_Page excerpt_.

SOA Forum: Execs cite successes, challenges
Motorola VP preaches SOA as competitive edge, BEA CTO notes transformational nature of SOA
Follow @pjkrillSan Jose, Calif. -- Motorola’s three-year-old campaign to build an SOA has yielded deployment of 180 services so far, and is expected to expand to 1,000 by early next year, a company official said at the InfoWorld SOA Executive Forum here on Thursday.
The company anticipates that the number of services will ultimately top out at 1,500, said Toby Redshaw, Motorola corporate vice president for IT architecture, emerging technology, and e-business. He cited the competitive edge afforded by an SOA while also noting deployment issues.
“One-hundred-eighty doesn’t sound like a lot but that clearly puts us in the top 5 percent globally, maybe a little better than that,” Redshaw said. Motorola’s SOA, as would be expected, relies heavily on Web services.
“We think we’re in a competitively advantageous [position] because we’ve been playing this for three years,” Redshaw said. He also emphasized the benefits of “small agile” over “big slow” in business automation.

_Parts of the exercise_.
a – Sum up the article in two sentences.
b – Copy out the article word for word from "SOA Forum: Execs" up to and including "noting deployment issues.".
c – List every number of services that the article gives for Motorola's SOA.

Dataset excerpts

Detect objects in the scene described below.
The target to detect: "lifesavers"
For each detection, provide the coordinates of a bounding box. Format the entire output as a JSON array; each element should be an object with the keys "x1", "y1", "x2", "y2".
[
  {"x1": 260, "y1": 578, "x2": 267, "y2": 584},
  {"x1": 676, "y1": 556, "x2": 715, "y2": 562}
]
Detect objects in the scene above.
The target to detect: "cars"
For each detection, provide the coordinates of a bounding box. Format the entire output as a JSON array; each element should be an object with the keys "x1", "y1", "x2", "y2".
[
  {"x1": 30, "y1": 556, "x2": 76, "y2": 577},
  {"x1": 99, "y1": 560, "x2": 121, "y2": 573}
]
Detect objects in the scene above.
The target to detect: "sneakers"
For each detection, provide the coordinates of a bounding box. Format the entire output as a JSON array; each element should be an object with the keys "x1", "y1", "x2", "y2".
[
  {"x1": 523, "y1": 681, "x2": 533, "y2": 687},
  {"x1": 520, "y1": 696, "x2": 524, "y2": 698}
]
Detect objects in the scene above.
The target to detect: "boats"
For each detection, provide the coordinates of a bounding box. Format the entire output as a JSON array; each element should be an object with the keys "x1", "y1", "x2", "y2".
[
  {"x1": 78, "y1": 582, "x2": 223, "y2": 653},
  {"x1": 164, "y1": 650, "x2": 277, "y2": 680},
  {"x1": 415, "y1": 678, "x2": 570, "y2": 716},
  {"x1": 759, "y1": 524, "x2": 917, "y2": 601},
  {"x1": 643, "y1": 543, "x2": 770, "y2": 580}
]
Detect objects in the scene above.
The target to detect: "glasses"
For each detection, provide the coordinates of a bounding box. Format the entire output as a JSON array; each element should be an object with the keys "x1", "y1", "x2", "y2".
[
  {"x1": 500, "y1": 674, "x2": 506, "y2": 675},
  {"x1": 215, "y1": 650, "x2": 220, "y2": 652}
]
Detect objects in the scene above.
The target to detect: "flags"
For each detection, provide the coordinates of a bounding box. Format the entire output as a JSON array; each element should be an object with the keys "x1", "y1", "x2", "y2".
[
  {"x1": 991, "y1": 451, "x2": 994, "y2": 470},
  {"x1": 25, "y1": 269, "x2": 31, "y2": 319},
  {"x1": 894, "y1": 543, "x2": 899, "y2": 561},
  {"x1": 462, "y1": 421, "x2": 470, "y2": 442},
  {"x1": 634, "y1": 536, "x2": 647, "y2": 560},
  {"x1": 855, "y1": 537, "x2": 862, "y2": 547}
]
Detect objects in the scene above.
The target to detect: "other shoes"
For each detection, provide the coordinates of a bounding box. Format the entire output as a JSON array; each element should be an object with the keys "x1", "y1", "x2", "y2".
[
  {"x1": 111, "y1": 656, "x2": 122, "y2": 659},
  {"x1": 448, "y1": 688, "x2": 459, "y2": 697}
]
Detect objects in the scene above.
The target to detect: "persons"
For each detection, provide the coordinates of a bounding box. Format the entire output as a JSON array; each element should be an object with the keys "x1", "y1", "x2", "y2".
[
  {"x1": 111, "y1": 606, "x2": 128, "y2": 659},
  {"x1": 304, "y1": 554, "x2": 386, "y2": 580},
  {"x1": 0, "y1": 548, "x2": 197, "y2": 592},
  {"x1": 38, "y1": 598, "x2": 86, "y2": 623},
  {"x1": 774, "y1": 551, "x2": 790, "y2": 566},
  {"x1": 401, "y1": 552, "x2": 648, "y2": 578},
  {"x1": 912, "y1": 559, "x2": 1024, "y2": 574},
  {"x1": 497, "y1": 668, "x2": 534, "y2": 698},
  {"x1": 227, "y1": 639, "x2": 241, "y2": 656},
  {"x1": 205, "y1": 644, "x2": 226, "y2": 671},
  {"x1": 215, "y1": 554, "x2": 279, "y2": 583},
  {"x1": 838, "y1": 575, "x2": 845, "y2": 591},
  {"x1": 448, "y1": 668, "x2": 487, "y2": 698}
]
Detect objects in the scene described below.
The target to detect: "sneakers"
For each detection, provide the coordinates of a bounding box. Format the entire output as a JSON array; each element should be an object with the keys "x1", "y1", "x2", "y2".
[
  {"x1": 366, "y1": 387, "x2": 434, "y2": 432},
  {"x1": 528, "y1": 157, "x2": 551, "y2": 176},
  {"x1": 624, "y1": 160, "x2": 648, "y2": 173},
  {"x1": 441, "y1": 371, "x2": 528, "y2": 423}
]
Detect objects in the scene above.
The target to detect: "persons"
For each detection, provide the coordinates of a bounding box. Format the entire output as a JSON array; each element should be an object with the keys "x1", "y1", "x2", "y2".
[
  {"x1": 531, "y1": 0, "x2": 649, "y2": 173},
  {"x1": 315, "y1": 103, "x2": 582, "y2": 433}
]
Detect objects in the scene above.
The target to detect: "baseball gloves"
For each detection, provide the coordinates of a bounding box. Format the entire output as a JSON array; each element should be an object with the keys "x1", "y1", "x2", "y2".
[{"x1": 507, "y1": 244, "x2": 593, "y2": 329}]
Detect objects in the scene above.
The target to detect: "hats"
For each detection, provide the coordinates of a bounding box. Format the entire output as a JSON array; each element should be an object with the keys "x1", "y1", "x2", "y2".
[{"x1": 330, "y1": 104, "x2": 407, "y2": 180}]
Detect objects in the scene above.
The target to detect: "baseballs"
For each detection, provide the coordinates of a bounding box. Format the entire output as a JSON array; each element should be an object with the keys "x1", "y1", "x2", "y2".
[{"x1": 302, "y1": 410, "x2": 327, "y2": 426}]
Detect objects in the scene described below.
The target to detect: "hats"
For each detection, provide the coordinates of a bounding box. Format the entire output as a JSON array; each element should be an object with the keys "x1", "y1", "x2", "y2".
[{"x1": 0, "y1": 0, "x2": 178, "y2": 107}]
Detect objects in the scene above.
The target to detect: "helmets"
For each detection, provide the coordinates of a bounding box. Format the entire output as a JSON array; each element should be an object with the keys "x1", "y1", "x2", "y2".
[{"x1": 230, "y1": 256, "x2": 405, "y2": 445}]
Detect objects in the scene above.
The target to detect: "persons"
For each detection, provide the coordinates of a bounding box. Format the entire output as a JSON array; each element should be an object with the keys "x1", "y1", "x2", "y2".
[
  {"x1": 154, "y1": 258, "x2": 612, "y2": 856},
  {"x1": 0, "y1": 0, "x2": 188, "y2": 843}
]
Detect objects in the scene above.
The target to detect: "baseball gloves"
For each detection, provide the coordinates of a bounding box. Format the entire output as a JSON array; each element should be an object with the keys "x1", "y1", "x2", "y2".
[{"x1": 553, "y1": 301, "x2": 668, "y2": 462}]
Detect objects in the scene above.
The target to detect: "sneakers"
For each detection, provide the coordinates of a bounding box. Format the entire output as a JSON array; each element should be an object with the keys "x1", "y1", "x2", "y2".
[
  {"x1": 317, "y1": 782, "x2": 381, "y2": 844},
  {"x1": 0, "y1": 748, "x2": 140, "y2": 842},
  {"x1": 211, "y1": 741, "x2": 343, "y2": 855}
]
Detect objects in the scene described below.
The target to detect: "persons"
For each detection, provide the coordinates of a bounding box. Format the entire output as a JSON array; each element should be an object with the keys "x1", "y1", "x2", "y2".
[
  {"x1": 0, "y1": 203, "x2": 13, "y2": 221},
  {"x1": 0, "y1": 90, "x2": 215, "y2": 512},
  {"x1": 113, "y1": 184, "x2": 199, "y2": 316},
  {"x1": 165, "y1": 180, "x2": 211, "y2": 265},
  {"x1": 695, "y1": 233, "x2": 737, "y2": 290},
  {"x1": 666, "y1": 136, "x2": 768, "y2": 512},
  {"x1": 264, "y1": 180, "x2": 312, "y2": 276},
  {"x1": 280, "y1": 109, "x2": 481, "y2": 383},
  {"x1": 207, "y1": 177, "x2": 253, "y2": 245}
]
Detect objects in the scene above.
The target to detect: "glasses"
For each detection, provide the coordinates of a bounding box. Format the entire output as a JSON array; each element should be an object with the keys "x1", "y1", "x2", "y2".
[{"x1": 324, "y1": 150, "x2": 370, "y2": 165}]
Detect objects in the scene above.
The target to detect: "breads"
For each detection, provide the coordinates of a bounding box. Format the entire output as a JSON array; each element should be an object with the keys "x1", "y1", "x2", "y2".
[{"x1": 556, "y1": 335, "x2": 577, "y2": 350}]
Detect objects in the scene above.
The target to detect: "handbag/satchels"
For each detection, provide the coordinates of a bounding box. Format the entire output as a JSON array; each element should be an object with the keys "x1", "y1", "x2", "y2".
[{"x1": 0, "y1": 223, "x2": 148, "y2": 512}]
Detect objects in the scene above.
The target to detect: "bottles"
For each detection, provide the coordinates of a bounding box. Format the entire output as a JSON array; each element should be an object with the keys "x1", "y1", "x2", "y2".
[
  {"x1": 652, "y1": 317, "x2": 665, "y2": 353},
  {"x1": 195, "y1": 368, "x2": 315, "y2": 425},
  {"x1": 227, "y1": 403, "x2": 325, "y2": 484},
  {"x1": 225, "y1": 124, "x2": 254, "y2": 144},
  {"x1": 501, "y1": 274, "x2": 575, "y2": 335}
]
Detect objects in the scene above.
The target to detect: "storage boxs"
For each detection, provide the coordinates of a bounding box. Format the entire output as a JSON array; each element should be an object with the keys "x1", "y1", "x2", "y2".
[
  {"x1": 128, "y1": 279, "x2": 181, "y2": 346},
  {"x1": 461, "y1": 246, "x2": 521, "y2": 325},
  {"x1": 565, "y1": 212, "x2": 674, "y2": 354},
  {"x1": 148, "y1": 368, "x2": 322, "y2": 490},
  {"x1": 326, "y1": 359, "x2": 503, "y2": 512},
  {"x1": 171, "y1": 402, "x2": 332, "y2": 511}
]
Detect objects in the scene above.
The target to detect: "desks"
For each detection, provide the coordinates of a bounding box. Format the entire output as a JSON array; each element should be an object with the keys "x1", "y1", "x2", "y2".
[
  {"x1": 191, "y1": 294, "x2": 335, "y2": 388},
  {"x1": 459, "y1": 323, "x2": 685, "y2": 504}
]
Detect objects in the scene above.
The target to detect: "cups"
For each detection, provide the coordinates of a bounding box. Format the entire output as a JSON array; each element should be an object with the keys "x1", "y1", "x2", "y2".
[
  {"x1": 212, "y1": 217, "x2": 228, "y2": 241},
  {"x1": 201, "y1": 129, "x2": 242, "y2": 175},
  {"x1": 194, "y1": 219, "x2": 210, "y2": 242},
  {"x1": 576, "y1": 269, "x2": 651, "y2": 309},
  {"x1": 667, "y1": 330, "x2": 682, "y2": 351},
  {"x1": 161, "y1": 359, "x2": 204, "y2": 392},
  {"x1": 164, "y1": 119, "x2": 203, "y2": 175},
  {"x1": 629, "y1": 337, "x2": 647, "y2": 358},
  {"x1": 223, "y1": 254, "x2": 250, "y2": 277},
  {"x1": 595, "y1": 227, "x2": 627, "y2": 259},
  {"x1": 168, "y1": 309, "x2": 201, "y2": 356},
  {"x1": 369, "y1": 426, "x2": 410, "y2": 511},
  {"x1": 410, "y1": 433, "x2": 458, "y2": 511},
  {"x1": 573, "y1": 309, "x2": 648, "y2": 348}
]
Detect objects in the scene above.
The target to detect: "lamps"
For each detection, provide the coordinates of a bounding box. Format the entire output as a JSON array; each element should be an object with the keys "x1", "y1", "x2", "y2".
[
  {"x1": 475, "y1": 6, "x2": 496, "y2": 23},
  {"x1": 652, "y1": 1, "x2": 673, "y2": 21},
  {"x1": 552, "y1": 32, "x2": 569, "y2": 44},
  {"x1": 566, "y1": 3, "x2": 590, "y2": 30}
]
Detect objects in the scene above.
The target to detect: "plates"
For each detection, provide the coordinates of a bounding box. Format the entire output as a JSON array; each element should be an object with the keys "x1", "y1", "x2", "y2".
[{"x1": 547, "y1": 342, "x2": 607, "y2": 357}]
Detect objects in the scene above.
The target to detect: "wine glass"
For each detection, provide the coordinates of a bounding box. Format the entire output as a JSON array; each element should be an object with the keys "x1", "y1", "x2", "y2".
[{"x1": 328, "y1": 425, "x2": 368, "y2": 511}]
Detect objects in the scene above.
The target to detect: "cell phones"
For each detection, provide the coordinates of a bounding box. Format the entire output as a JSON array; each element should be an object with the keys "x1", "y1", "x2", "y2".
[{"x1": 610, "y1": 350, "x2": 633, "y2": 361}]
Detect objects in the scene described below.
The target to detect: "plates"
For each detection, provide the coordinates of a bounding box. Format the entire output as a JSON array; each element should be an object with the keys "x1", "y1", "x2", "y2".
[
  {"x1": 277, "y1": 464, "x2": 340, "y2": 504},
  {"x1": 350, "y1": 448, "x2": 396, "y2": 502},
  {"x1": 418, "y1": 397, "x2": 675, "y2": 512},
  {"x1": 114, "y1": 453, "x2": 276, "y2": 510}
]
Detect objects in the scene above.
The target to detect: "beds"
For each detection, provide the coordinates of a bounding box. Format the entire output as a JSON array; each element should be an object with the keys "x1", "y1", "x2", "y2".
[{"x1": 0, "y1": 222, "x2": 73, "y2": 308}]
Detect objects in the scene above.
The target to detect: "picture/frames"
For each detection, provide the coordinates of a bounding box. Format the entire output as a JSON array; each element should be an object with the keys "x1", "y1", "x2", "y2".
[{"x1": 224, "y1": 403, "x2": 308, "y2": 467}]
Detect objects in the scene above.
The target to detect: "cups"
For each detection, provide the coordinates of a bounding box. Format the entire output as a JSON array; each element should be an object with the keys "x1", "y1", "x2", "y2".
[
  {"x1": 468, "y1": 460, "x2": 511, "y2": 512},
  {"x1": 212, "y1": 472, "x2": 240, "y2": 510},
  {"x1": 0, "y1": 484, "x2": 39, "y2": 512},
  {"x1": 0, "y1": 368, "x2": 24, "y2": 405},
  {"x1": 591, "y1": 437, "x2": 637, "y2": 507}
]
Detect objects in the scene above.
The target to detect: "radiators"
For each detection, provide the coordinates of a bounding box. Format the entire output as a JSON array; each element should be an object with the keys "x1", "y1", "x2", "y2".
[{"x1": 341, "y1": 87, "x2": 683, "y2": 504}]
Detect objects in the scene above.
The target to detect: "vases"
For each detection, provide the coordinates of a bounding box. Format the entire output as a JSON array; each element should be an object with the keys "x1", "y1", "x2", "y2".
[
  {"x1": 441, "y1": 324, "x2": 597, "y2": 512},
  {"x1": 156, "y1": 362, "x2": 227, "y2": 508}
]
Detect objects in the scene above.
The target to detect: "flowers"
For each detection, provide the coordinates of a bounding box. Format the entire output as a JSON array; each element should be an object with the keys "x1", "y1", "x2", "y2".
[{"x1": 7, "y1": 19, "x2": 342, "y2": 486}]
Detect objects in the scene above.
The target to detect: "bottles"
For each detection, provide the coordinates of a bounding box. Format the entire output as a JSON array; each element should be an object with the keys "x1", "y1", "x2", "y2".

_Replies_.
a – Motorola's three-year effort to build an SOA has deployed 180 services so far, and it is expected to reach 1,000 by early next year and eventually top out at 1,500, according to Toby Redshaw at the InfoWorld SOA Executive Forum. Redshaw said this puts Motorola in the top 5 percent globally and gives it a competitive advantage, and he stressed the benefits of "small agile" over "big slow" in business automation.

b –
SOA Forum: Execs cite successes, challenges
Motorola VP preaches SOA as competitive edge, BEA CTO notes transformational nature of SOA
Follow @pjkrillSan Jose, Calif. -- Motorola’s three-year-old campaign to build an SOA has yielded deployment of 180 services so far, and is expected to expand to 1,000 by early next year, a company official said at the InfoWorld SOA Executive Forum here on Thursday.
The company anticipates that the number of services will ultimately top out at 1,500, said Toby Redshaw, Motorola corporate vice president for IT architecture, emerging technology, and e-business. He cited the competitive edge afforded by an SOA while also noting deployment issues.

c – 180, 1,000, 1,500